Start of Block

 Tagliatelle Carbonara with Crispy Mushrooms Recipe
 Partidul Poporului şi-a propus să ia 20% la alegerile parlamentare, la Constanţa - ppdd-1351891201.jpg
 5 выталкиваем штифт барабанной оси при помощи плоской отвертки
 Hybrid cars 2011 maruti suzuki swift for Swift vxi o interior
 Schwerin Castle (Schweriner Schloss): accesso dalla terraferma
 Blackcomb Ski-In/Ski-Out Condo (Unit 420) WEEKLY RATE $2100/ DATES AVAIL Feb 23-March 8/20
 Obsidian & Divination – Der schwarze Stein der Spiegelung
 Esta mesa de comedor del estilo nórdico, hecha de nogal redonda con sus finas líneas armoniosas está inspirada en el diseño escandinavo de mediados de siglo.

End of Block
Start of Block

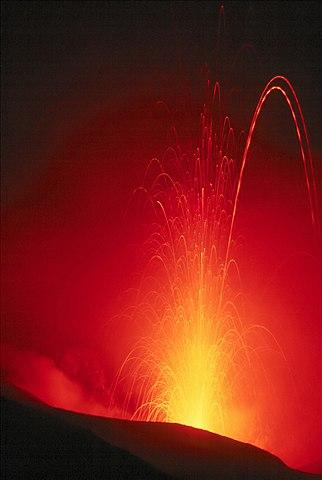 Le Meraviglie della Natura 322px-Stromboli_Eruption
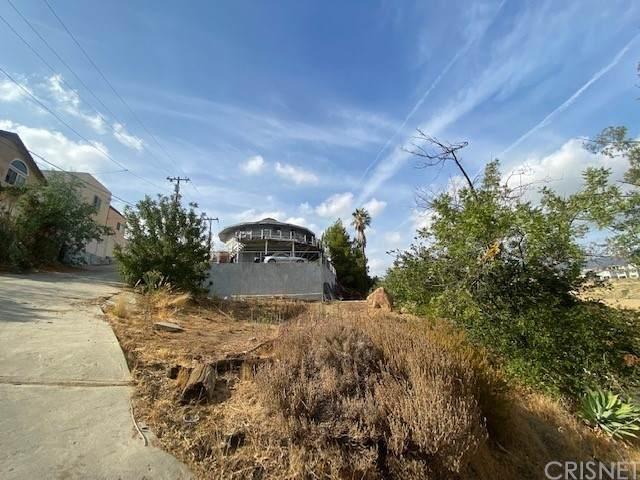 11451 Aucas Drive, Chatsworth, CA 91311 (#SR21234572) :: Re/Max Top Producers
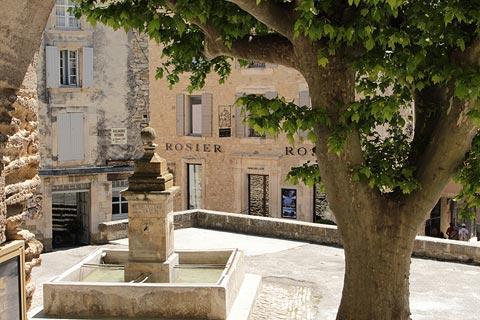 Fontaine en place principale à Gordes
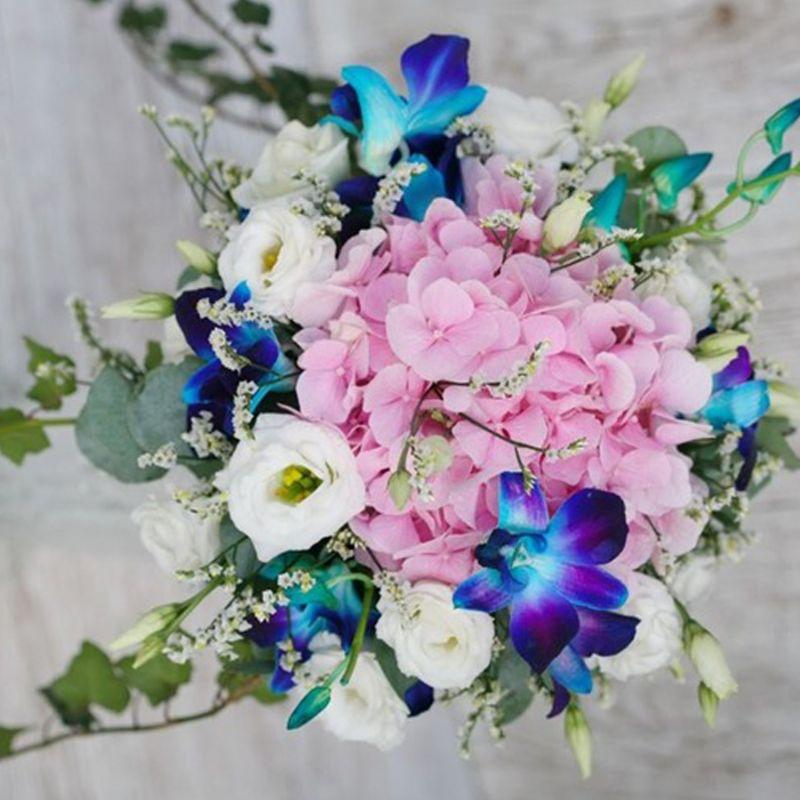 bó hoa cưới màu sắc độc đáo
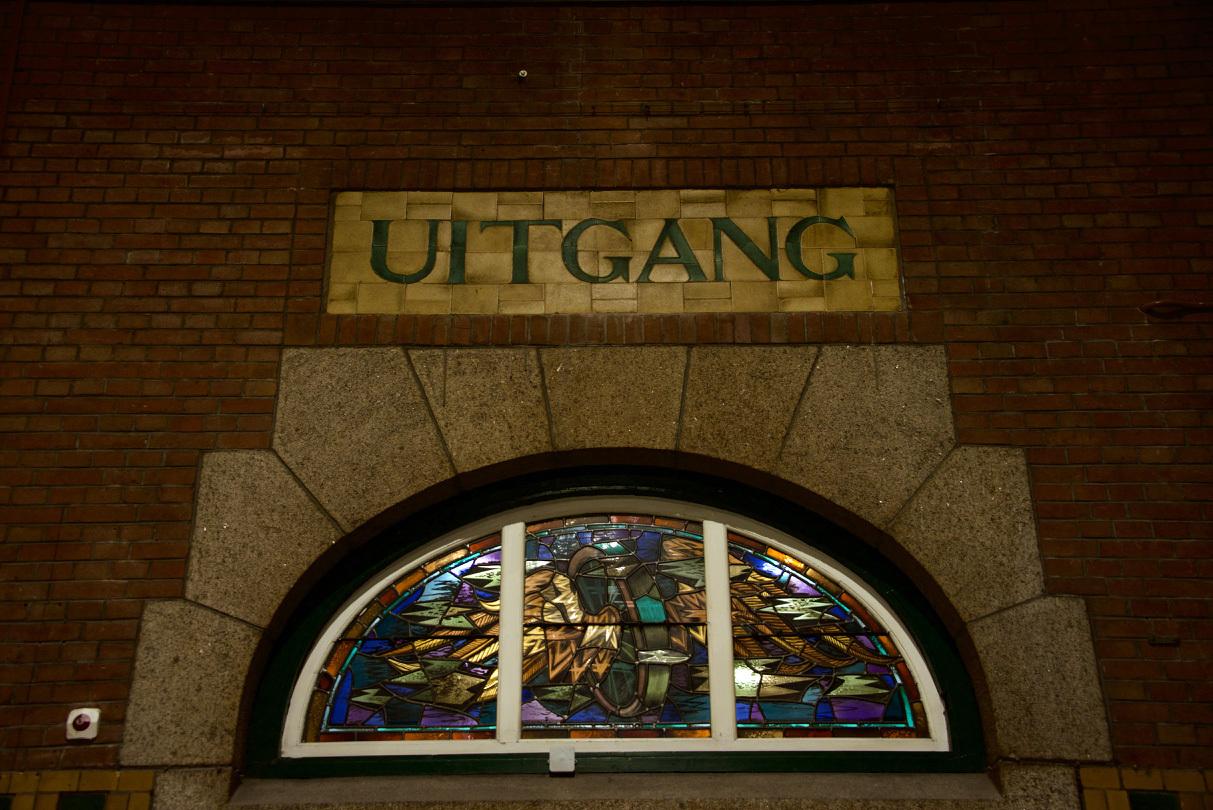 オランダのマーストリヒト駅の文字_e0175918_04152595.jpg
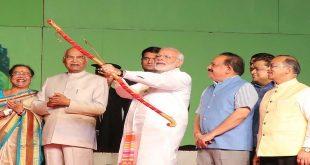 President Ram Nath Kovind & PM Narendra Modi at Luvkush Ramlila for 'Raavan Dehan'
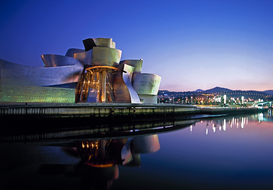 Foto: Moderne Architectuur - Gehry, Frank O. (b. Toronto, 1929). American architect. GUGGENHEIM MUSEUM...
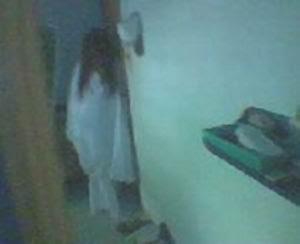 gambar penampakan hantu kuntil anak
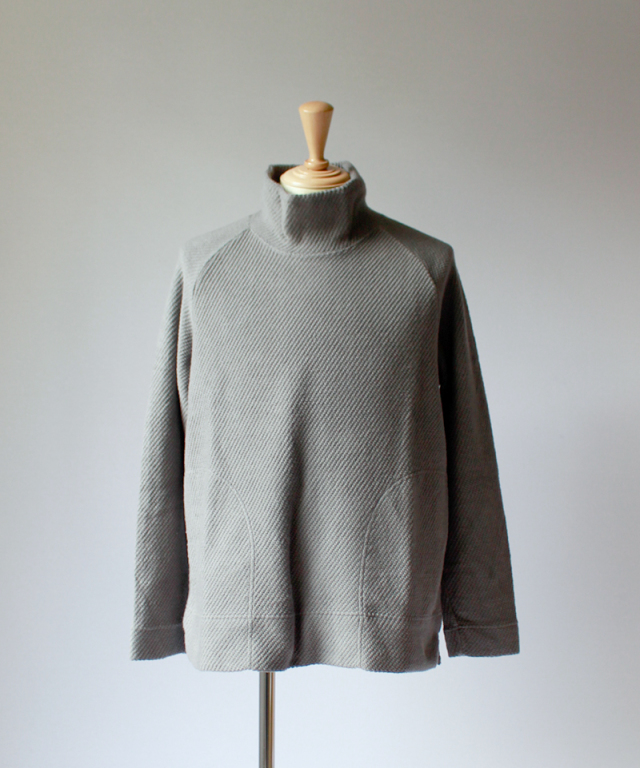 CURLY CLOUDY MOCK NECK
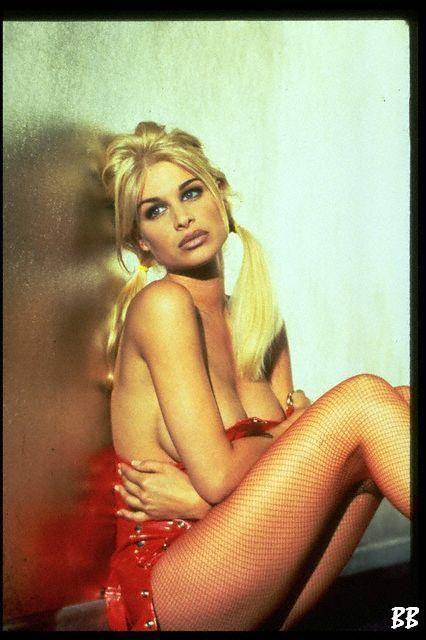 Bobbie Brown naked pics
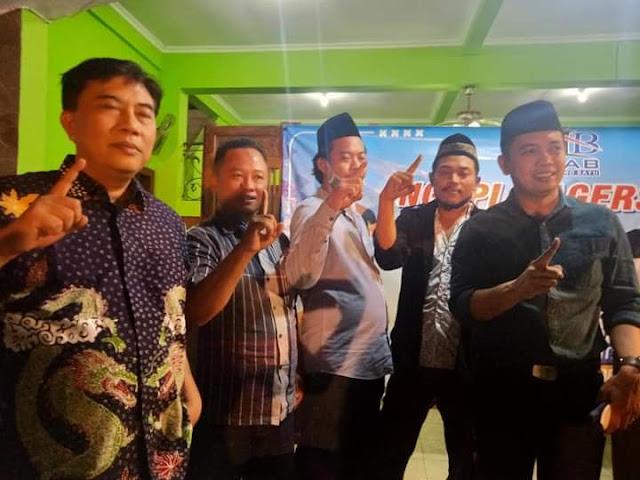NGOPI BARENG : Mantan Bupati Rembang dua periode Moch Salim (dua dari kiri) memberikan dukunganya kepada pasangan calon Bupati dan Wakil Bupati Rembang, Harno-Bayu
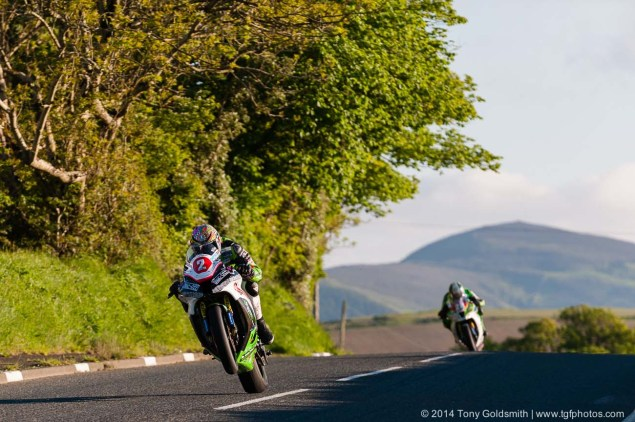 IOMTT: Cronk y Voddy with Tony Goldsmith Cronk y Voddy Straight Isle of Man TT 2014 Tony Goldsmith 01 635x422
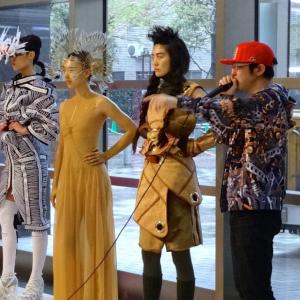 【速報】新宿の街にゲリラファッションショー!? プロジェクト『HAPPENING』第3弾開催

End of Block

PROBLEM DETAILS » While skipping the pictures, transcribe the data above from the line showing "Le Meraviglie della" through the line showing "President Ram Nath", exactly and with both ends.

ANSWER SPACE »
 Le Meraviglie della Natura 322px-Stromboli_Eruption
 11451 Aucas Drive, Chatsworth, CA 91311 (#SR21234572) :: Re/Max Top Producers
 Fontaine en place principale à Gordes
 bó hoa cưới màu sắc độc đáo
 オランダのマーストリヒト駅の文字_e0175918_04152595.jpg
 President Ram Nath Kovind & PM Narendra Modi at Luvkush Ramlila for 'Raavan Dehan'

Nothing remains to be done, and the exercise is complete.